Exercise requirements:
The lines from the one with "common name: african buffalo" through the last line below are to be copied exactly; no other lines are to be returned.

Saved entries
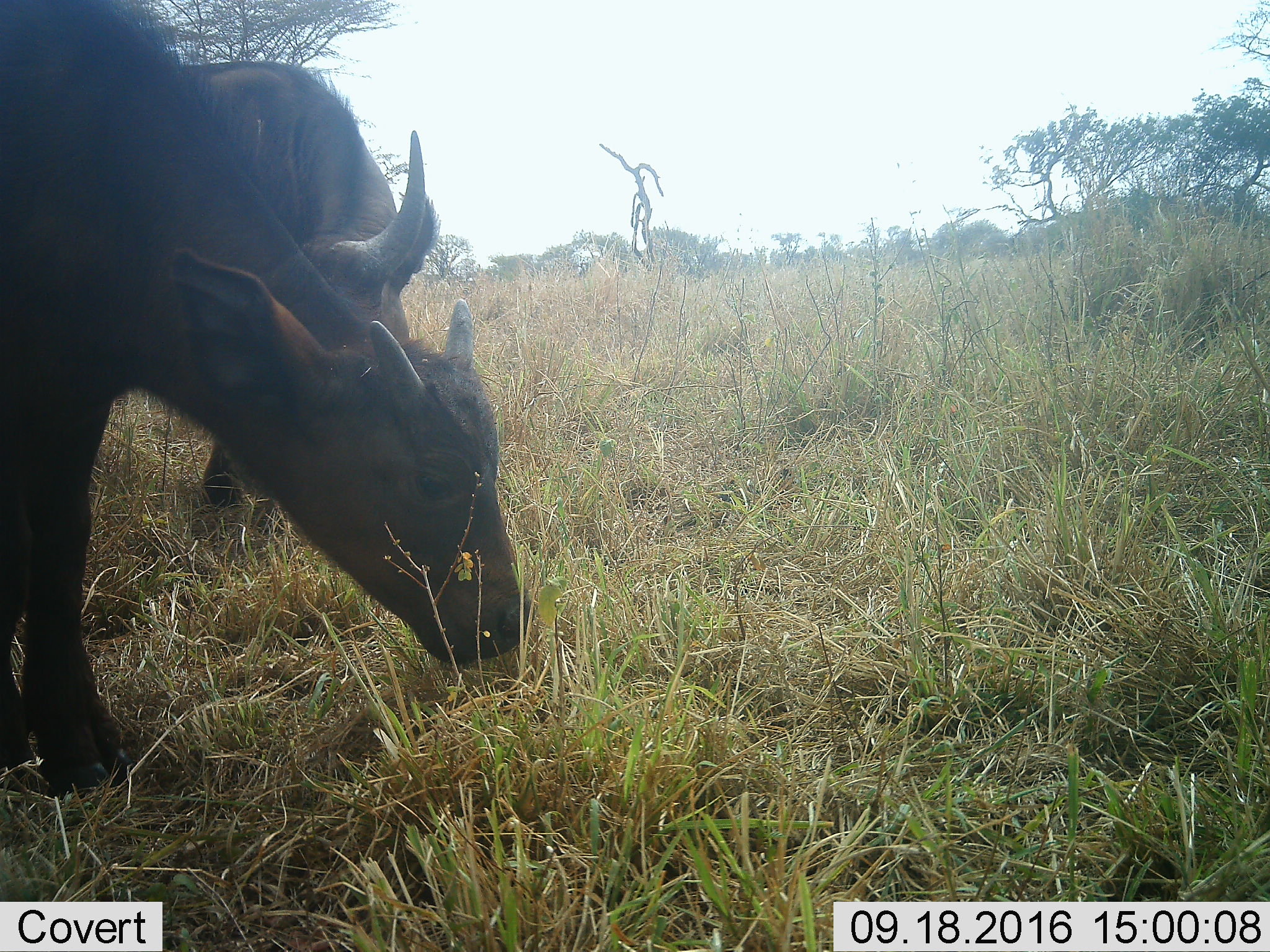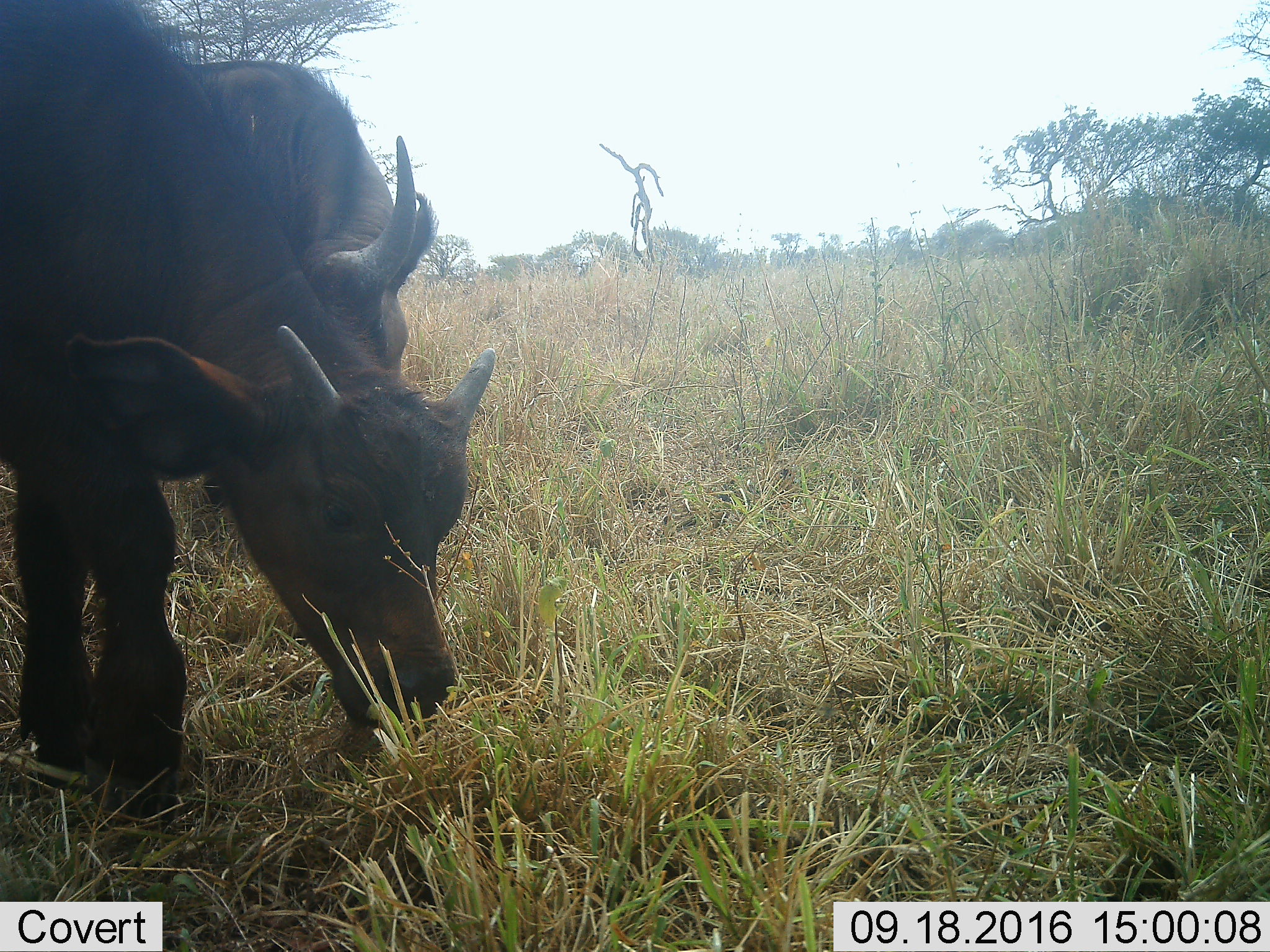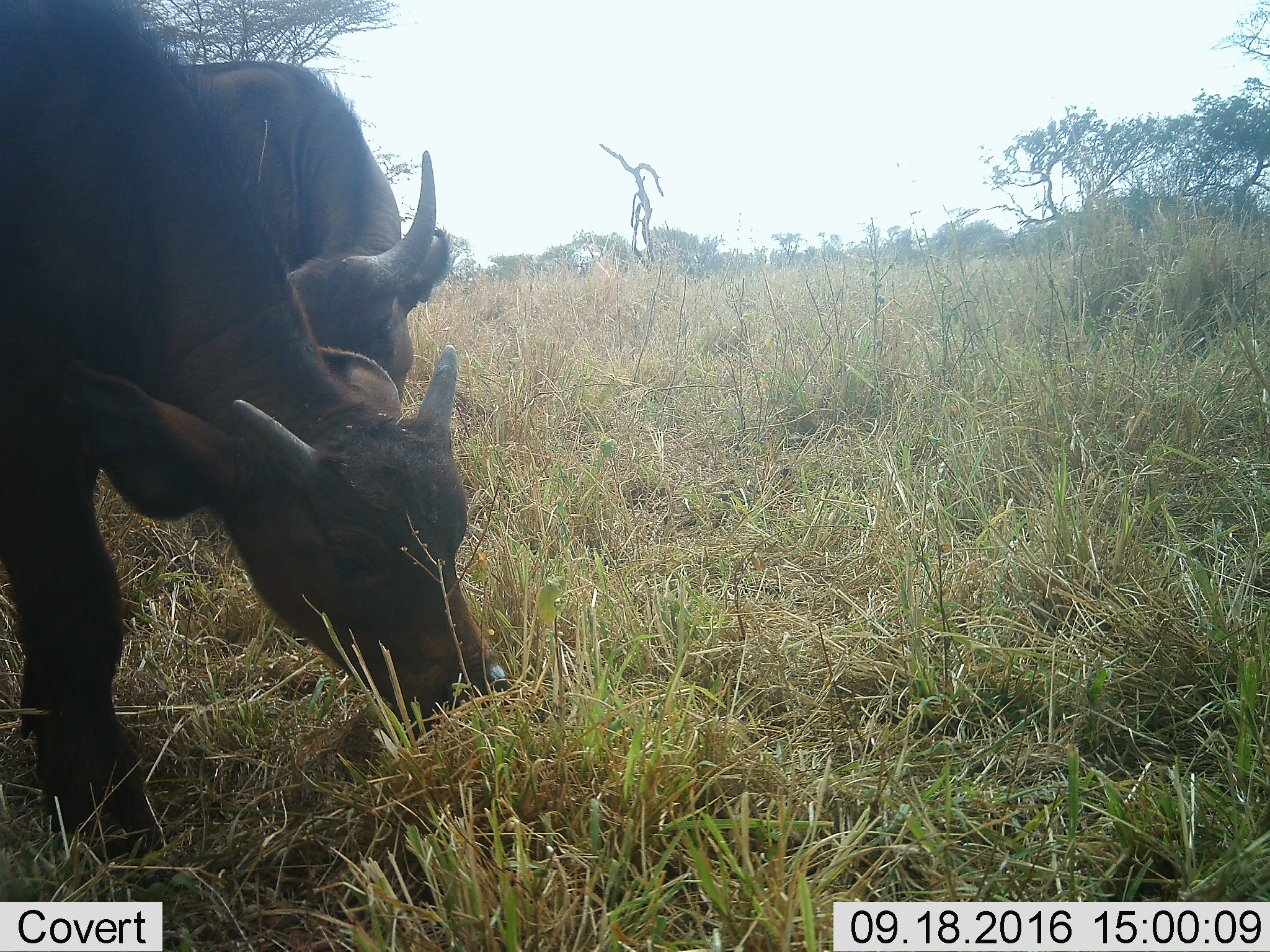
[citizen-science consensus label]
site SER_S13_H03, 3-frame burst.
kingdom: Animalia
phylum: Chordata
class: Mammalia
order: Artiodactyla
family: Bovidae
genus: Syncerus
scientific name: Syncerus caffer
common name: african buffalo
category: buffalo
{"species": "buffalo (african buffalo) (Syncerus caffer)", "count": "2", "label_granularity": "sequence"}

Exercise output:
common name: african buffalo
category: buffalo
{"species": "buffalo (african buffalo) (Syncerus caffer)", "count": "2", "label_granularity": "sequence"}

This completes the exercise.